Yes, the neutral bar and the ground bar would be bonded together in the main panel but, not in a sub panel.
I'm not a big fan of using conduit as a ground conductor but, it will suffice for now.
 
This is probably a 100 amp main as it is two ganged 50 amps, if that is how this translates. This panel supplies a single wide and the sub-panel is new and well wired. I do need an upgrade on the main panel!

I would prefer a direct ground to the main breaker box, but the meter is off-limits. Most likely, a second ground direct to the box is going to defeat the ground fault path, but have to confirm this.

So it looks like this setup is OK for the time being as I now realize the havoc this bad breaker was doing to our place as we lost some appliances.

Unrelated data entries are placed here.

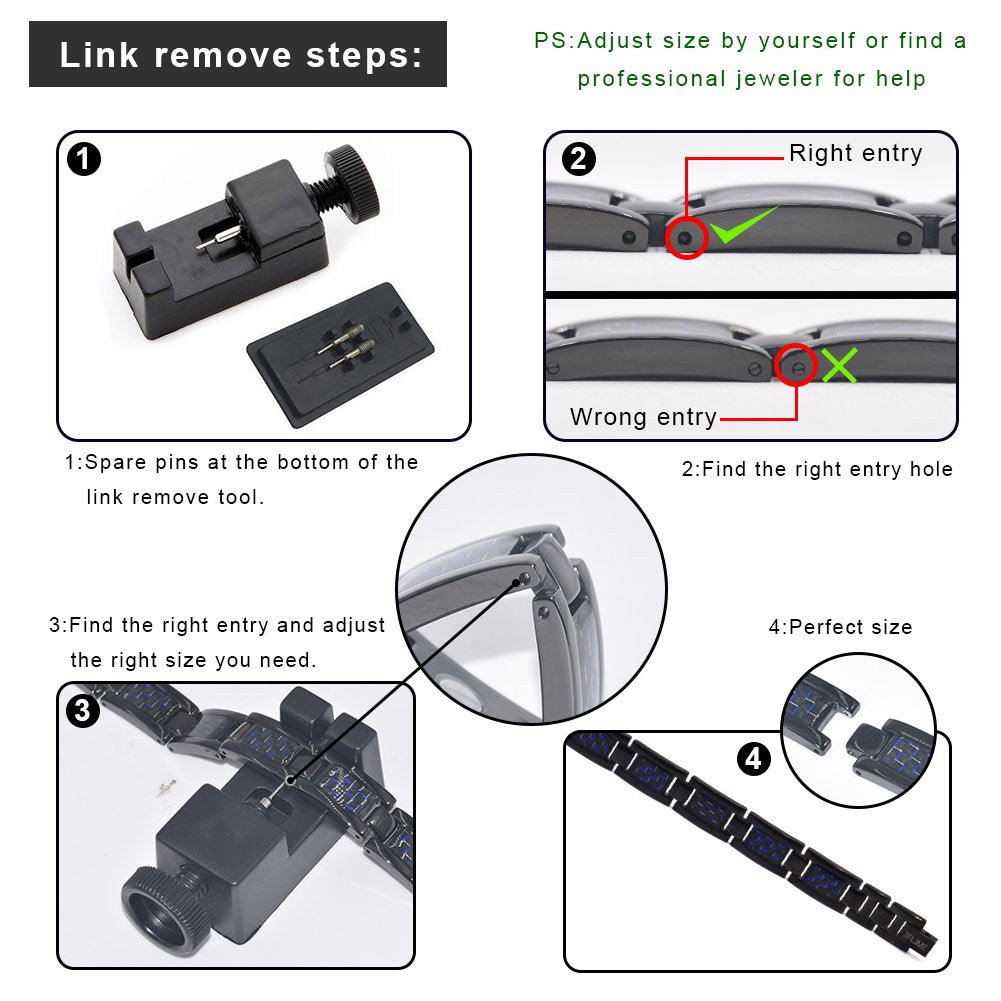 Link remove steps:

PS:Adjust size by yourself or find a professional jeweler for help

1

2

Right entry

Wrong entry

1:Spare pins at the bottom of the link remove tool.

2:Find the right entry hole

3:Find the right entry and adjust the right size you need.

4:Perfect size

3

4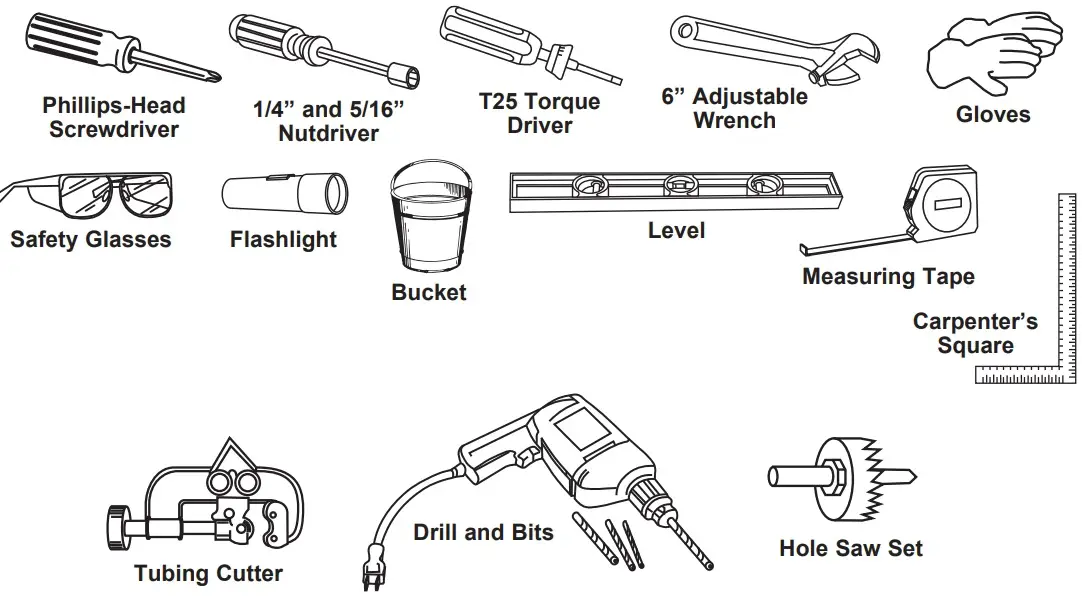 Phillips-Head Screwdriver

1/4” and 5/16” Nutdriver

T25 Torque Driver

6” Adjustable Wrench

Gloves

Safety Glasses

Flashlight

Bucket

Level

Measuring Tape

Carpenter’s Square

Tubing Cutter

Drill and Bits

Hole Saw Set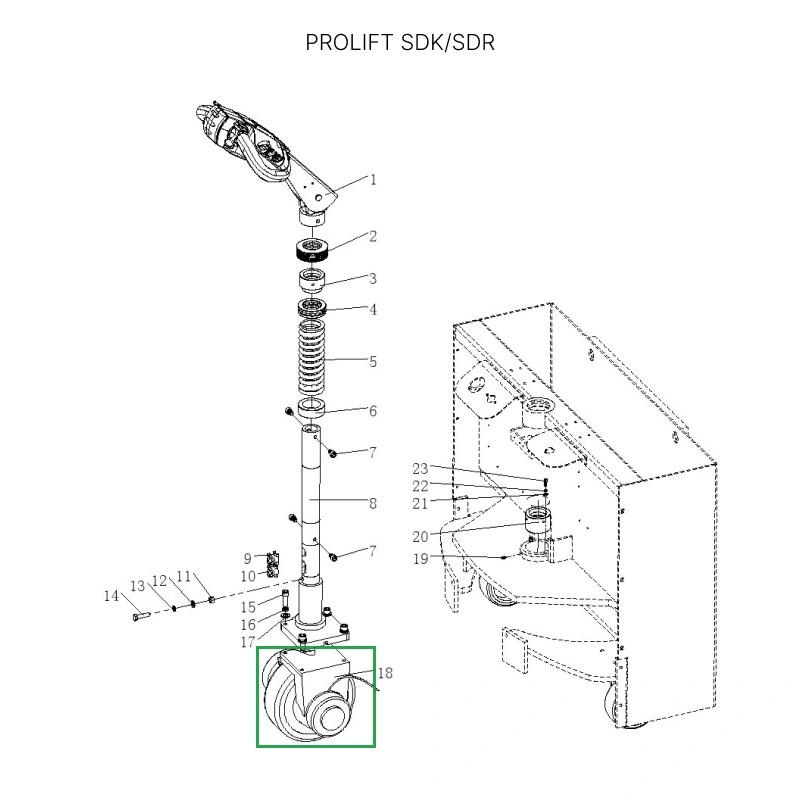 PROLIFT SDK/SDR

1
2
3
4
5
6
7
8
7
9
10
14
13
12
11
15
16
17
18
23
22
21
20
19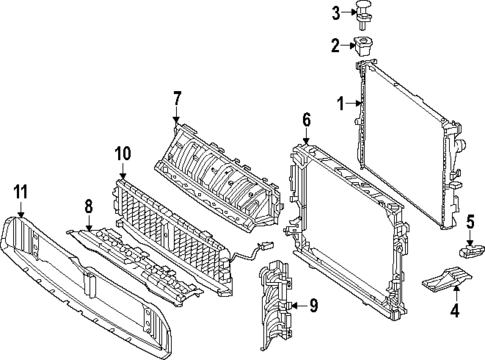 3
2
1
7
6
10
11
8
5
9
4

I am thinking about replacing the well dual 20 amp breaker as there was a clay wasp nest on the buss bar, some of it fell down.

Thanks for the help!
 
This is probably a 100 amp main as it is two ganged 50 amps, if that is how this translates. This panel supplies a single wide and the sub-panel is new and well wired. I do need an upgrade on the main panel!

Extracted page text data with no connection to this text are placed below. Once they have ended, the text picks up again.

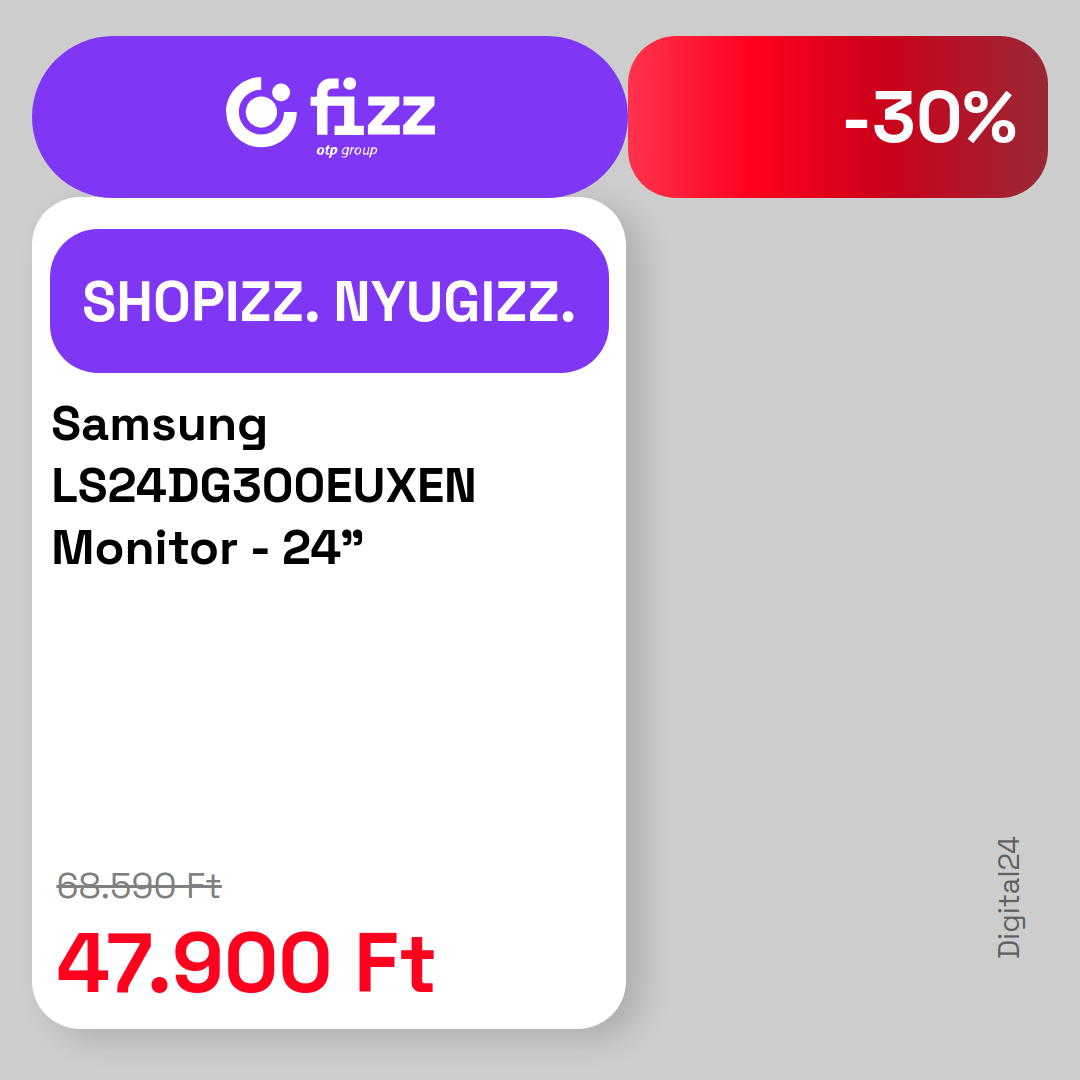 fizz
otp group

-30%

SHOPIZZ. NYUGIZZ.

Samsung
LS24DG300EUXEN
Monitor - 24"

68.590 Ft
47.900 Ft

Digital24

I would prefer a direct ground to the main breaker box, but the meter is off-limits. Most likely, a second ground direct to the box is going to defeat the ground fault path, but have to confirm this.

So it looks like this setup is OK for the time being as I now realize the havoc this bad breaker was doing to our place as we lost some appliances.

I am thinking about replacing the well dual 20 amp breaker as there was a clay wasp nest on the buss bar, some of it fell down.

Thanks for the help!

100A service has two ganged 100A breakers. That is a 50A service which is very small... a matter of opinion, of course. 200A (4 times what you have) is whats common now, though I can get by on 100A just fine as long as there's not electric heat or instant hot water. Perhaps 50A is common for mobile homes, I'm not sure?

The grounding looks correct if the neutral bar is bonded to the case, since that is where your ground is hooked up. Newer setups would have a separate ground/neutral bus, but you're fine without it until you feel like updating.